─── Material shown

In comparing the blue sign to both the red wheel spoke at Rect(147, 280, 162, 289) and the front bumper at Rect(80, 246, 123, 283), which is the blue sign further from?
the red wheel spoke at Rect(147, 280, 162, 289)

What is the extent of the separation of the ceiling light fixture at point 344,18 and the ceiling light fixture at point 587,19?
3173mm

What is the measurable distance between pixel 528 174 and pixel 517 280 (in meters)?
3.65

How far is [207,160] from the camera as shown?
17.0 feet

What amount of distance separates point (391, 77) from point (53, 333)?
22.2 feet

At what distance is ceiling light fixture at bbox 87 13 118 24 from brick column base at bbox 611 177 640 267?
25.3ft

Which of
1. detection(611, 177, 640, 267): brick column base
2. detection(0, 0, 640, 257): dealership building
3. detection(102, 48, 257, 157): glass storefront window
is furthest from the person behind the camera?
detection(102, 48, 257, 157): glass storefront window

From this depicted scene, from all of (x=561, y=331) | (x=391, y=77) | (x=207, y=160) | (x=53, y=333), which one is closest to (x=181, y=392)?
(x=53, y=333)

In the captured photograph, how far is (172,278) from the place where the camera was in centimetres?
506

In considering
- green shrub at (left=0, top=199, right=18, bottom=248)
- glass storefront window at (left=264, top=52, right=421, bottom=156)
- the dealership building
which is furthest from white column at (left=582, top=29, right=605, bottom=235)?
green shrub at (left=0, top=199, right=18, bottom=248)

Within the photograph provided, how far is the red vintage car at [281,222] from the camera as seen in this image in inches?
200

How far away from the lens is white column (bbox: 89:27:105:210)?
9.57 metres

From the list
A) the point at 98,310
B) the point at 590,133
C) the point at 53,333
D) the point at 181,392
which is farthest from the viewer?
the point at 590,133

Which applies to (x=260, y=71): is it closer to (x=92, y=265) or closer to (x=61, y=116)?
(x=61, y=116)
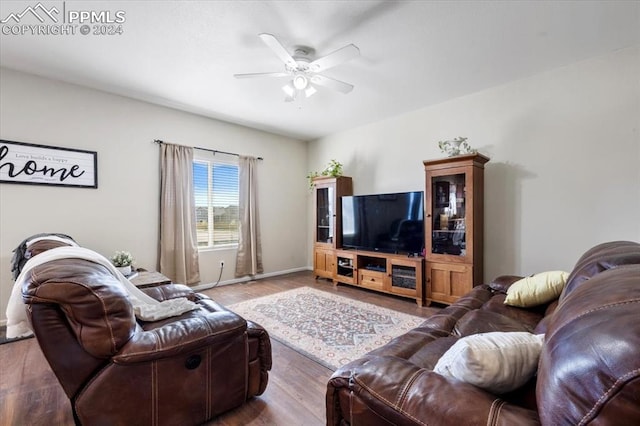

──────

Directions for this task
Please print every one of the records above line for line, leaving out the pictures.

Task solution
In comparing the blue sign to both the red wheel spoke at Rect(147, 280, 162, 289) and the front bumper at Rect(80, 246, 123, 283), which is the blue sign further from?
the red wheel spoke at Rect(147, 280, 162, 289)

What is the extent of the separation of the ceiling light fixture at point 344,18 and the ceiling light fixture at point 587,19?
3173mm

What is the measurable distance between pixel 528 174 and pixel 517 280 (in meters)?
3.65

How far is [207,160] from the camera as shown?
17.0 feet

What amount of distance separates point (391, 77) from point (53, 333)?
22.2 feet

At what distance is ceiling light fixture at bbox 87 13 118 24 from brick column base at bbox 611 177 640 267?
25.3ft

Which of
1. detection(611, 177, 640, 267): brick column base
2. detection(0, 0, 640, 257): dealership building
3. detection(102, 48, 257, 157): glass storefront window
is furthest from the person behind the camera?
detection(102, 48, 257, 157): glass storefront window

From this depicted scene, from all of (x=561, y=331) | (x=391, y=77) | (x=207, y=160) | (x=53, y=333), which one is closest to (x=181, y=392)?
(x=53, y=333)

In the captured photograph, how far is (172,278) from the place where the camera was in centimetres?
506

In considering
- green shrub at (left=0, top=199, right=18, bottom=248)
- glass storefront window at (left=264, top=52, right=421, bottom=156)
- the dealership building
which is furthest from white column at (left=582, top=29, right=605, bottom=235)?
green shrub at (left=0, top=199, right=18, bottom=248)

Within the photograph provided, how far is the red vintage car at [281,222] from the camera as seen in this image in inches?
200

How far away from the lens is white column (bbox: 89:27:105:210)?
9.57 metres

From the list
A) the point at 98,310
B) the point at 590,133
C) the point at 53,333
D) the point at 181,392
which is farthest from the viewer?
the point at 590,133

Which applies to (x=260, y=71): is it closer to (x=92, y=265) or closer to (x=61, y=116)?
(x=61, y=116)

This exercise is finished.